_Consignes_.
**A)** Dans le texte sur les Pumas argentins, quel club Matera va-t-il rejoindre ?
**B)** Poursuivez le texte sur les Pumas argentins à partir de sa dernière phrase.

_Extrait_.
***
Enfin le joueur qui m’aura le plus déçu est définitivement Juan Martin Hernandez. El Mago n’était clairement pas présent durant ce Rugby Championship. Depuis 2007, les blessures s’enchaînent et Hernandez n’arrive clairement pas à retrouver son niveau. Le facteur X des Pumas n’aura pu sortir les griffes, malgré l’insistance de Phelan pour le laisser au poste d’arrière. Ce qui par ailleurs n’a pas permis au jeune Joaquin Tuculet de montrer toute l’étendue de son talent.

Les prochaines échéances

Patricio Fernandez

Que dire sinon que pour l’année prochaine, une victoire des Pumas serait la bienvenue, mais avec des All Blacks intouchables, des Sud-Africains qui ont enfin retrouvé la dynamique d’antan et un groupe Australien jeune qui se forme rapidement, cela semble bien compliqué. Un destin similaire à l’Italie dans son entrée dans les 6 Nations ? Fort probable.

La prochaine échéance reste néanmoins la tournée d’automne, où les Argentins affronteront l’Angleterre, le Pays de Galles et l’Italie. Une tournée difficile, en espérant y voir des améliorations. A noter qu’en ce moment même la jeune garde des Pumas, les Jaguars, ont remporté l’American Championship, avec trois victoire sur le Canada, les Etats-Unis et l’Uruguay. Des joueurs comme Patricio Fernandez (10), Sebastian Poet (Centre), Joaquin Tuculet (15) se sont fait remarquer et devrait incessamment sous peu rejoindre le groupe des Pumas.

Santiago Fernandez

Enfin dernière bonne nouvelle, les joueurs Argentins ont de nouveau la cote! Après les ruptures de contrat pour Amorosino ou Santi Fernandez, le destin des Argentins dans le championnat européen semblait s’assombrir. Mais les bonnes prestations durant ce TRC auront permis à certain de signer des contrats. Comme dit précédemment, Matera va rejoindre les Leicester Tigers, Amorosino va chez le promu Oyonnax, Santi Fernandez s’est trouvé une place dans l’équipe de Bayonne, et le trio Creevy, Galarza et Senatore, rejoint Ignacio Mieres chez les Worcester Warriors. A noter aussi le CDD de 3 mois signé par Tomas Leonardi chez les écossais d’Edimbourg. En espérant que cela permettra à ces joueurs d’emmagasiner du temps de jeu, et de voir un jour arriver une équipe Argentine en Super Rugby. Un Super Rugby que Matias Diaz va découvrir sous les couleurs des Highlanders et probablement Tomas Lavanini avec les Chiefs!
***
_Informations extraites_.
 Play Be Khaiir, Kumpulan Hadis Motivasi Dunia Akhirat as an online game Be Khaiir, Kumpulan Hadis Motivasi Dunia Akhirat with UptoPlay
***
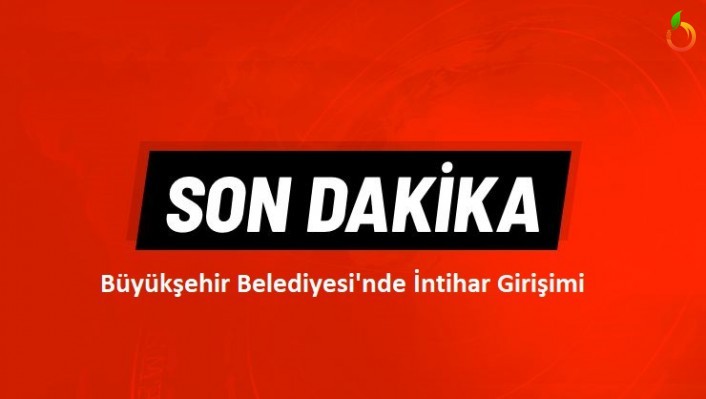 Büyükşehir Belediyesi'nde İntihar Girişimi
***
_Corrigés_.
**A)** Les Leicester Tigers.

**B)**
Santiago Phelan

Suite à la révélation dans les journaux de dissensions au sein des Pumas (joueurs + staff) dans le quotidien « la Nacion », Santiago Phelan, ainsi que 3 membres de son staff, ont décidé de remettre leurs démissions à l’UAR. L’information remontée par le quotidien argentin, fait part notamment de la présence de divisions au sein des joueurs. Des groupes se sont formés semble-t-il autour du capitaine JM Fernandez-Lobbe, qui soutient Phelan et Pichot, un autre avec le seconde ligne Patricio Albacete, qui lui soutient plutôt Ignacio Fernandez-Lobbe, et enfin les jeunes joueurs un peu à la marge. Enfin des discutions houleuses ont eu lieu au sein du staff, sur le cas Contepomi entre autre.

Santiago Phelan a alors déclaré lors de la conférence de presse, tenue suite à sa démission, que « [sa] décision était basé sur le fait que des informations privés concernant le groupe ont été rendus publiques, impliquant aussi les membres du staff, cela engendrant un climat malsain. Ces publications sont un manque de respect envers l’ensemble de l’équipe ». Les membres de l’UAR, tels que Agustin Pichot ou Luis Castillo, ont tous soutenu l’ancien entraîneur. JMFL a quant à lui, envoyé un courrier aux journalistes pour faire part de son mécontentement sur la divulgation d’informations privées, et que pour lui il s’agissait d’un manque de respect envers les joueurs, le staff et le rugby argentin. L’UAR a nommé Daniel Hourcade, actuel coach des Pampas XV, comme futur entraineur des Pumas.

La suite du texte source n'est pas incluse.